Purpose
Differential Item Functioning (DIF) occurs when test takers from different subgroups (e.g., sex, ethnicity) have different probabilities of answering a test item correctly, despite having the same level of ability. The purpose of the current study was to determine the extent to which our faculty-developed summative examinations may exhibit DIF.
Methods
The final examination items from one of our second-year courses were used as the subject of DIF analysis. A logistic regression approach was used to compute DIF for each item based upon sex, race, ethnicity and native language proficiency. By convention, a Nagerlike R2 >0.035 was used to define the presence of substantial DIF. Faculty reviewed all items with DIF to discuss whether logical item flaws were present that might account for DIF.
Results
Of 115 unique test items, 26 were found to display DIF, as indicated by a Nagerlike R2 >0.035. Eight instances of DIF were by race, 6 by sex, 10 by different ethnicities, and 2 by primary language.
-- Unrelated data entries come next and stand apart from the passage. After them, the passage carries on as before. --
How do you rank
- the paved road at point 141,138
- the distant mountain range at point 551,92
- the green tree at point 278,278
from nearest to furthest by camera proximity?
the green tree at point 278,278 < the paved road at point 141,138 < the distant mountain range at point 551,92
No consistent biases by sex, race, or ethnicity were noted across items showing DIF. Item review by the research team, which included subject matter experts, resulted in proposed edits to 16 of 26 items.
Conclusion
Significant DIF was detected in a larger proportion of test items than anticipated. Faculty were able to propose logical edits to several items where DIF was detected. Future work will study the outcomes of faculty item edits and will seek learner input on sources of DIF in affected items. Inclusion of DIF analysis provides a stimulus for faculty to improve test items and promotes discussion about fairness in high-stakes testing.